This is a prerequisite commit required to implement rewriting
'sequence_number' / 'last_committed' / 'transaction_length' in GTID events.

'gtis_log' / 'anonymous_gtid_log' / 'gtid_tagged_log' event body and post-header
classes from 'binsrv::events' extended with additional functionality that allows
to perform the following operations:
* manually construct
* modify (currently only 'sequence_number' and 'last_committed' fields)
* serialize
* deserialize

GTID_TAGGED_LOG event body deserialization (reading TLV pairs) extended with
checking that all non-optional fields were deserialized. Currently only
'original_commit_timestamp', 'original_server_version' and 'commit_group_ticket'
can be omitted.

'event_test.cpp' unit test extended with additional checks for encoding / parsing
GTID_LOG, ANONYMOUS_GTID_LOG and GTID_TAGGED_LOG events.

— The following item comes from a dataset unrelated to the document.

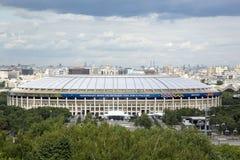 МОСКВА, РОССИЯ - 7-ОЕ ИЮНЯ 2018: Взгляд стадиона Luzhniki от холмов воробья Стоковая Фотография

'byte_span_encoding_test.cpp' unit test extended with a new test case that checks
"packed int" conversion roundtrips.

Introduced new "common_types.hpp" include file in the "binsrv::events"
namespace that is supposed to define common types used between events.
Currently only 'seq_no_t' is defined there.

Added new "timestamp_helpers.hpp" helpers include file in the "util" namespace
that provides functions to convert between
std::chrono::high_resolution_clock::time_point' (aka 'high_resolution_time_point')
and an unsigned integer representing microseconds.

Fixed problem with 'immediate_server_version' / 'original_server_version' being
serialized / deserialized in invalid order inside GTID events.

Fixed problem in the 'util::insert_packed_int_to_byte_span_checked()' insertion
function with missing early returns causing invalid encoded data.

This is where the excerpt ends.